• EXTRACT TO READ:

We created a client script that allowed us to set the preferred cipher and initiate as many clients transferring a 500MB file as we required. We then started recording the throughput achieved by each execution of the script, increasing the number of connections with each iteration of the test.
The server was configured to only use a single transfer thread which restricted the use to a single CPU core on the server. Therefore our results would provide information on how much throughput a single transfer thread could handle
Test 1 - The Results
The table below provides the test results and the graph provides a more readable view.
As expected the Arcfour cipher was the better performing cipher with a single connection throughput of 97.2 MB/s but this comes with a compromise on security.
The AES cipher provided a single connection throughput of 53.3 MB/s.
As the connections scaled we see an even share of throughput distribution across the connection, the server (which remember is currently restricted to a single thread/CPU core) maintains a consistent throughput throughout the different iterations.
What does this data tell us?
My interpretation of the data is that we could expect a 2-core server with 2 transfer threads to handle the maximum throughput of a 1Gbps network interface. If we want to scale the server to handle more load then we need to ensure that we have 1 Gbps Network Interface to every 2 transfer threads / CPU Cores.
Arcfour with SHA1 - Not recommended for External Use / Internal Only
AES/128/CTR with SHA1 - Recommended for External Use
Test 2 - Comparison against OpenSSH Server
The next test we setup using the same client script and process was to perform the same test against our own server as well as an OpenSSH native server. This would provide a benchmark as to where our performance is compared to the most widely deployed SSH server.
This test repeats the same process as Test 1, however we placed no restriction on our own server and configured the number of transfer threads to 4 to match the number of cores available to OpenSSH. The transfers were still restricted to the single 1 Gbps network interface and we used the AES cipher.
Test 2 - Results
The table below provides the test results and the graph a more readable view.
Both servers scaled well with our own server achieving comparable performance with OpenSSH.
Our tests have demonstrated that the performance of the Maverick SSHD server is comparable to the native performance of an Open SSH server in our laboratory conditions. We have established a formula for ensuring that a server can maximise its resources when it needs to scale by ensuring that it has one NIC for each 2 CPU cores and that our own server should be configured with one transfer thread per core. Anything less than this and performance will almost certainly be compromised.

• Saved data entries:

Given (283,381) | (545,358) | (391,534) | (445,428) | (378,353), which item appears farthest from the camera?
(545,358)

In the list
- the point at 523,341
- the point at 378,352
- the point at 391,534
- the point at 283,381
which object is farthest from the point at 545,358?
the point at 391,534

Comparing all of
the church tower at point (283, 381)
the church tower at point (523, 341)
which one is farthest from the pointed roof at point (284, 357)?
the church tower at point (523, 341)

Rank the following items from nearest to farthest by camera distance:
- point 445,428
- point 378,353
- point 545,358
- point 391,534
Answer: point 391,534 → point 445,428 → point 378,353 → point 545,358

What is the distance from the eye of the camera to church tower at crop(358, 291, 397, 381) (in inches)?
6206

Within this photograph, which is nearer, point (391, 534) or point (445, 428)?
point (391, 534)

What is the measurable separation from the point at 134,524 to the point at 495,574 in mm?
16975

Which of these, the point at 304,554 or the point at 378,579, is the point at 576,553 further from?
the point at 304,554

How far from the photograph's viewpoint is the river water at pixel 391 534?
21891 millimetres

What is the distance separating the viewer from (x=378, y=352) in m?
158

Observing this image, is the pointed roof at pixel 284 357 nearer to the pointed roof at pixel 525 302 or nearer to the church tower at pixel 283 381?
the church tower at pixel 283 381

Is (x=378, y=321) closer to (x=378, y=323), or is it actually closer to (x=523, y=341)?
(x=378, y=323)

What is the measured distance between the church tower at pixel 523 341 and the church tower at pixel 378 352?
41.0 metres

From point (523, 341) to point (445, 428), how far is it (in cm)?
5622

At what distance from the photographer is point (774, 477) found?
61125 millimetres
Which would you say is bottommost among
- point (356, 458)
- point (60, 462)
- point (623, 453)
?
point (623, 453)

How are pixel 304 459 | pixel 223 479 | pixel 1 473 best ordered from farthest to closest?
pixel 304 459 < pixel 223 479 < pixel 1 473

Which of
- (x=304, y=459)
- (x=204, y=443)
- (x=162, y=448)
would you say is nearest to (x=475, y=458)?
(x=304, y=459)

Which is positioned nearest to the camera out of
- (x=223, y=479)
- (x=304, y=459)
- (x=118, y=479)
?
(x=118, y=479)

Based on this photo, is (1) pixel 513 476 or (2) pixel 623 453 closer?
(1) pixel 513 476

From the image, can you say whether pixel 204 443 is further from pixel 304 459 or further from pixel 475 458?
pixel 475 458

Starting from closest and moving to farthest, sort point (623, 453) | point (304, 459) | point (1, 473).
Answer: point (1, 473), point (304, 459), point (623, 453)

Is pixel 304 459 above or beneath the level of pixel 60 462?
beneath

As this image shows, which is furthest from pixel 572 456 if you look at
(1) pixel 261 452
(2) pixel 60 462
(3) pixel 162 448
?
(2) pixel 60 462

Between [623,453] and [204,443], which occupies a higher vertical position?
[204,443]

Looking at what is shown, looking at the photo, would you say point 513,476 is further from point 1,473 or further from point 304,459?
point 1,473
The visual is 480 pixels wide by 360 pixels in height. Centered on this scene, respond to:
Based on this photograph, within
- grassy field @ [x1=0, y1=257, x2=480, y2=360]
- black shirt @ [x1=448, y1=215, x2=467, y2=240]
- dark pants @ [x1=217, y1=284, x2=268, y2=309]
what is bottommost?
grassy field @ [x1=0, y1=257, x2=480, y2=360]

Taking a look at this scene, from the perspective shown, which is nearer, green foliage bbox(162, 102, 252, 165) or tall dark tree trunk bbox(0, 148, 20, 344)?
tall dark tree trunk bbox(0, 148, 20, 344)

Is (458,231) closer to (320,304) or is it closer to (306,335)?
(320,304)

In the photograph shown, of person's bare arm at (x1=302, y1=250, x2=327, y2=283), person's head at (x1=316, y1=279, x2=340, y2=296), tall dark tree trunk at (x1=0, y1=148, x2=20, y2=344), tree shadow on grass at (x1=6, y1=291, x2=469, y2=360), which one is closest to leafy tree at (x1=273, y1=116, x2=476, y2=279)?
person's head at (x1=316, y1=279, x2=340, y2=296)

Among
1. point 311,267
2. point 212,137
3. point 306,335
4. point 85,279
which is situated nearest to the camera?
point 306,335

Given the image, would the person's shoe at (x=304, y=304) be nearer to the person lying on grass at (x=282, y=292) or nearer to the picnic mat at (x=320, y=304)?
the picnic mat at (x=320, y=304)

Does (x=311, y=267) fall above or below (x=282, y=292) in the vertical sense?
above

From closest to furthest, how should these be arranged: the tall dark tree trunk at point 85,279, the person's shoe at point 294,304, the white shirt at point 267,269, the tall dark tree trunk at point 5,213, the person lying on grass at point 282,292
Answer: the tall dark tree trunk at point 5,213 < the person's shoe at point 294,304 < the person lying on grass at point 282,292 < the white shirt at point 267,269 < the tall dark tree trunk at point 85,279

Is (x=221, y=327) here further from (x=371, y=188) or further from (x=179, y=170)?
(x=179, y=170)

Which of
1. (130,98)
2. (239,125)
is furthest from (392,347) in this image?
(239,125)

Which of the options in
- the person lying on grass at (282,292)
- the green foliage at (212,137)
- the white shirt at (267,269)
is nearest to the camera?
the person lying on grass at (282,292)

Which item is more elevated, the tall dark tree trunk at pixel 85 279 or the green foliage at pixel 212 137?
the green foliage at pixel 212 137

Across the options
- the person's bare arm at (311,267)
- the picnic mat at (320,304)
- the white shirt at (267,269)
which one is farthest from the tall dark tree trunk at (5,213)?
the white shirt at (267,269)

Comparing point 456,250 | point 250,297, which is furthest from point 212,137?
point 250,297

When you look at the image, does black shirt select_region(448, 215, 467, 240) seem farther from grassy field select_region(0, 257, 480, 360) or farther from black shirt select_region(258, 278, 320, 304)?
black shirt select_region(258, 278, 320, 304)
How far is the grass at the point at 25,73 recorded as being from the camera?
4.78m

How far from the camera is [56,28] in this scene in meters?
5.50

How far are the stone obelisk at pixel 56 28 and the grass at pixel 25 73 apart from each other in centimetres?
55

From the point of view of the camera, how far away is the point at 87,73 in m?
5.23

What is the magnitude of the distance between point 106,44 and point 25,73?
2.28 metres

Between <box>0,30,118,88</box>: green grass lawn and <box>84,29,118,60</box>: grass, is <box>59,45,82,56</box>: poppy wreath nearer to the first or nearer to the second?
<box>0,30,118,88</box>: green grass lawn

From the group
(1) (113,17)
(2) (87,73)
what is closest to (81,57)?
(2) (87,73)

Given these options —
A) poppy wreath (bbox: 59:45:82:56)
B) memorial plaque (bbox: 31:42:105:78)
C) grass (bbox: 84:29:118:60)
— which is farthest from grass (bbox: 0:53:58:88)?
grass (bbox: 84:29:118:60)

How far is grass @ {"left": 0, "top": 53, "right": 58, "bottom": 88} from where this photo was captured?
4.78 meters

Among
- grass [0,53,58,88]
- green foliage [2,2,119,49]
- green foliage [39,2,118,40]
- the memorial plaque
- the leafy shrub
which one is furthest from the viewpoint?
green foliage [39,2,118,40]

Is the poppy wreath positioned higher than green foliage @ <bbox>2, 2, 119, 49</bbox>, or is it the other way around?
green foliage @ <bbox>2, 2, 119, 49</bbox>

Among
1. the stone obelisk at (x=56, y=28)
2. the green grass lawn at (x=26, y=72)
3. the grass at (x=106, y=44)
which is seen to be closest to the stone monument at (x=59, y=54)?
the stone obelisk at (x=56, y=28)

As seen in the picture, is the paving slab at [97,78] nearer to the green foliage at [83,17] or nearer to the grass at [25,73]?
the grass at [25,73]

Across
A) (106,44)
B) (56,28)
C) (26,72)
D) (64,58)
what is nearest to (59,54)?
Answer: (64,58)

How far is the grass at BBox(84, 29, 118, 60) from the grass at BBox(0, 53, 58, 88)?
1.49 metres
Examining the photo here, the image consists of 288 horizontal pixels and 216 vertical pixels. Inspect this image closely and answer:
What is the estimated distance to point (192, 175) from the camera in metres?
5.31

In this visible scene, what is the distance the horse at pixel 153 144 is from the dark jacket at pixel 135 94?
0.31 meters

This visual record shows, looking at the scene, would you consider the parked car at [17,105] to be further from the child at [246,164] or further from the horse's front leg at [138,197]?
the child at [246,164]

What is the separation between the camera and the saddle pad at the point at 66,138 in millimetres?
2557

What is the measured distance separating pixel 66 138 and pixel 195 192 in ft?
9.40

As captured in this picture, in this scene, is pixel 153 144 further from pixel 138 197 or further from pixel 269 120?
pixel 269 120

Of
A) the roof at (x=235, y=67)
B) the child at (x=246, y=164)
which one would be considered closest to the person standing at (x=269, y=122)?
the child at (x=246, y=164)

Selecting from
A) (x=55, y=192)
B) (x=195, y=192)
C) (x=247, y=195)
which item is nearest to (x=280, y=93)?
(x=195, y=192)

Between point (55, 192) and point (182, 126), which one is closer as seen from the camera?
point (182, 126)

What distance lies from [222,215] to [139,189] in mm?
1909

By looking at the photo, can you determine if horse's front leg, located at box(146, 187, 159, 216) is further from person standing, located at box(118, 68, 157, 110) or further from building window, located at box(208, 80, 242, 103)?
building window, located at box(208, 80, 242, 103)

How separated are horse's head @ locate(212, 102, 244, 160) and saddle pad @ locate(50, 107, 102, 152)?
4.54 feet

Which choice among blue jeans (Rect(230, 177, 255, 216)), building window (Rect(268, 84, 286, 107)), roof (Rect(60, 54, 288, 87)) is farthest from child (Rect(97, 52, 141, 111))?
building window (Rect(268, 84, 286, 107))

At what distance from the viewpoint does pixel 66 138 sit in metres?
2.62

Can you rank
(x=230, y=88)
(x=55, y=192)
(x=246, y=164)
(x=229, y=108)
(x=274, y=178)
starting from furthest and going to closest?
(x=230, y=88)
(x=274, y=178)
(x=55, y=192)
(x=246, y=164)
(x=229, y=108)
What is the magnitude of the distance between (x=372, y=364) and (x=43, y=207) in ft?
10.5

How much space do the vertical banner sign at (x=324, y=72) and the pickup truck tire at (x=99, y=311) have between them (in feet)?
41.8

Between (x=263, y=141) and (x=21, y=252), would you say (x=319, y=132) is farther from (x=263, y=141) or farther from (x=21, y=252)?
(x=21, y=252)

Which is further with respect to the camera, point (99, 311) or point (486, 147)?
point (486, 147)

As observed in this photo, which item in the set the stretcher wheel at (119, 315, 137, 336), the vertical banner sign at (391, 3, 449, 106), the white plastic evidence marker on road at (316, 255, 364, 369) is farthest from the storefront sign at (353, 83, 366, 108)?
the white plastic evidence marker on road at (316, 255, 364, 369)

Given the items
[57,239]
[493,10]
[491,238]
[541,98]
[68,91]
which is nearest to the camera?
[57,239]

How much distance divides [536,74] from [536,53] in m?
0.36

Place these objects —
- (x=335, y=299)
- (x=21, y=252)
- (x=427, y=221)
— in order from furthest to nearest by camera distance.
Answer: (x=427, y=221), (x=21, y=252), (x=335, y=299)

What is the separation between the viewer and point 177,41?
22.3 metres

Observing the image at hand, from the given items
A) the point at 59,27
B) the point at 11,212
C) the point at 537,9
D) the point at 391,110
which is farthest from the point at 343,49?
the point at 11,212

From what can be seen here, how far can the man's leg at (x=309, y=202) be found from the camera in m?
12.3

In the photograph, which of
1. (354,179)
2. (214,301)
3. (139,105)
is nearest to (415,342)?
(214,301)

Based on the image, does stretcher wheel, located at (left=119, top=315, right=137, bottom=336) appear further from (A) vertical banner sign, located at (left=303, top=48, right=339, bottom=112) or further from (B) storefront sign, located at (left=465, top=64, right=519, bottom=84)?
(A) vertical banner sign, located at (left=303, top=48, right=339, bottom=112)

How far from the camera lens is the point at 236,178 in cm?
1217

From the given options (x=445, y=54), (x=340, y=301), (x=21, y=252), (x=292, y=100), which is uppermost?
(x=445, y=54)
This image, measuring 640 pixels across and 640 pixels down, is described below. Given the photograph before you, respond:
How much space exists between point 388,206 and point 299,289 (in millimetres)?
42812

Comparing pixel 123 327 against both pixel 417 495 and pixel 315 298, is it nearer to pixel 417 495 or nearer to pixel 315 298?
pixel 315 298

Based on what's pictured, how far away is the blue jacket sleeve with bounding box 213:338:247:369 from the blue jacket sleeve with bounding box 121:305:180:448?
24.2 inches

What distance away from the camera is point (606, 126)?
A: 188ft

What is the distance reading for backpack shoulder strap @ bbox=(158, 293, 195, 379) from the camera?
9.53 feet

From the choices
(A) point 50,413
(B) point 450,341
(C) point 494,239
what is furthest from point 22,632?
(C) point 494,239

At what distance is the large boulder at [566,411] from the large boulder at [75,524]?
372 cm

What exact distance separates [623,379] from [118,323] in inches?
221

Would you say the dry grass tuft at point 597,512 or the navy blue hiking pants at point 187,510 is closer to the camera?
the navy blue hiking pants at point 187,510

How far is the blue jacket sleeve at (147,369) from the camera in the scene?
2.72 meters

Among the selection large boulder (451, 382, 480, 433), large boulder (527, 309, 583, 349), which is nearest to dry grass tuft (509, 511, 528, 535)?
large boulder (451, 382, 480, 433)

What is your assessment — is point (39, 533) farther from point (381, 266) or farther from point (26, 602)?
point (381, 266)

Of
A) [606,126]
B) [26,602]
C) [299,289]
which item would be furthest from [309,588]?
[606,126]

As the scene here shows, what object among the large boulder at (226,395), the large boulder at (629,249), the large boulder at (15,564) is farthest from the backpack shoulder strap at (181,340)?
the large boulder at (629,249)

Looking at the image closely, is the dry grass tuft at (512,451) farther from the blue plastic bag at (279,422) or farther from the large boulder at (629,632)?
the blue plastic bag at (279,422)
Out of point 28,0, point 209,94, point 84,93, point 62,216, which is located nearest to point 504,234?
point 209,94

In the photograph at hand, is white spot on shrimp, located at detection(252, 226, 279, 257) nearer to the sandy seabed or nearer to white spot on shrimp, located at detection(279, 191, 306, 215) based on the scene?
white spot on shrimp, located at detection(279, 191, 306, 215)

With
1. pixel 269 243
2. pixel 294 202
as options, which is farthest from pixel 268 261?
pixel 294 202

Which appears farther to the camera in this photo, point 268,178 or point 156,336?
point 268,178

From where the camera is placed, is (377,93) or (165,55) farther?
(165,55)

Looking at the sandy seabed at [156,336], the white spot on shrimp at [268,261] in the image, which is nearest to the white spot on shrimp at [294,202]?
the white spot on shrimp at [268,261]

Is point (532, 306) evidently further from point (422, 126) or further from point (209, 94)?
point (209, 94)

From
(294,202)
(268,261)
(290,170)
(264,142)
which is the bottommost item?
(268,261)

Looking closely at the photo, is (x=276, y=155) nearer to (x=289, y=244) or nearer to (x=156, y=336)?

• PROBLEMS TO WORK ON:
(1) Reproduce the passage of the SSH server throughput write-up between "As expected the" and "data tell us?", inclusive.
(2) Identify each line in the records that contains the string "pixels", treating uppercase and lowercase as different, and copy those lines out.

• EXPECTED RESPONSES:
(1)
As expected the Arcfour cipher was the better performing cipher with a single connection throughput of 97.2 MB/s but this comes with a compromise on security.
The AES cipher provided a single connection throughput of 53.3 MB/s.
As the connections scaled we see an even share of throughput distribution across the connection, the server (which remember is currently restricted to a single thread/CPU core) maintains a consistent throughput throughout the different iterations.
What does this data tell us?

(2)
The visual is 480 pixels wide by 360 pixels in height. Centered on this scene, respond to:
Examining the photo here, the image consists of 288 horizontal pixels and 216 vertical pixels. Inspect this image closely and answer:
This image, measuring 640 pixels across and 640 pixels down, is described below. Given the photograph before you, respond:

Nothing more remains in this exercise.